Se agli Smashing Pumpkins di Billy Corgan si può rimproverare davvero qualcosa, questa è forse la poco saggia gestione di sé stessi che il gruppo di Chicago ha attuato dopo aver raggiunto il grande successo; un successo che i Pumpkins avevano ampiamente meritato con un disco di grande livello come "Siamese Dream", secondo della loro carriera dopo l'interessante esordio "Gish", ma che in seguito hanno progressivamente buttato via, decidendo di bruciare forse troppo in fretta le proprie carte.
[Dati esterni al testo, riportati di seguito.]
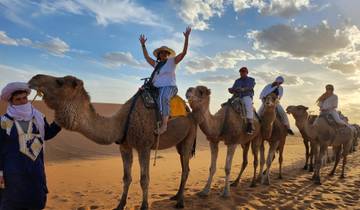 People riding camels in the desert.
Il colossale "Mellon Collie", pur contenendo diversi episodi memorabili, rappresentava forse il proverbiale passo più lungo della gamba; il successivo "Adore", alla luce dei molti travagli all'interno del gruppo e nella vita privata di Corgan, ripiegava invece su un formato molto più umile e sofferto, ed era forse il loro album più sincero, ma anche quello meno compreso e apprezzato; fino al triste epilogo di "Machina", nel 2000, che tra incomprensioni, dissidi e furibondi litigi pose la parola fine alla loro avventura.
Ora a distanza di tre anni Billy ci riprova, con un progetto che, a giudicare dai nomi scelti per accompagnarlo, faceva sperare grandi cose: alla batteria il fedele e validissimo Jimmy Chamberlin, al basso Paz Lenchantin degli A Perfect Circle, e due chitarristi d'eccezione come Matt Sweeney e soprattutto il leggendario David Pajo, uno degli eroi della scena post-rock, già membro fondatore dei seminali Slint e poi collaboratore di innumerevoli band del settore, dai Tortoise ai Mogwai.
Ma in questo "Mary Star of the Sea" tutto questo talento si sente a malapena: e come al solito, il senso di attesa spasmodica creato dall'enorme campagna di lancio del progetto, partita più di un anno fa a colpi di annunci stampa che enfatizzavano i grandi nomi coinvolti e la ritrovata vena creativa di Corgan, si è dissolta nella delusione di un disco che di rivoluzionario, di nuovo, o quantomeno di interessante, ha davvero poco.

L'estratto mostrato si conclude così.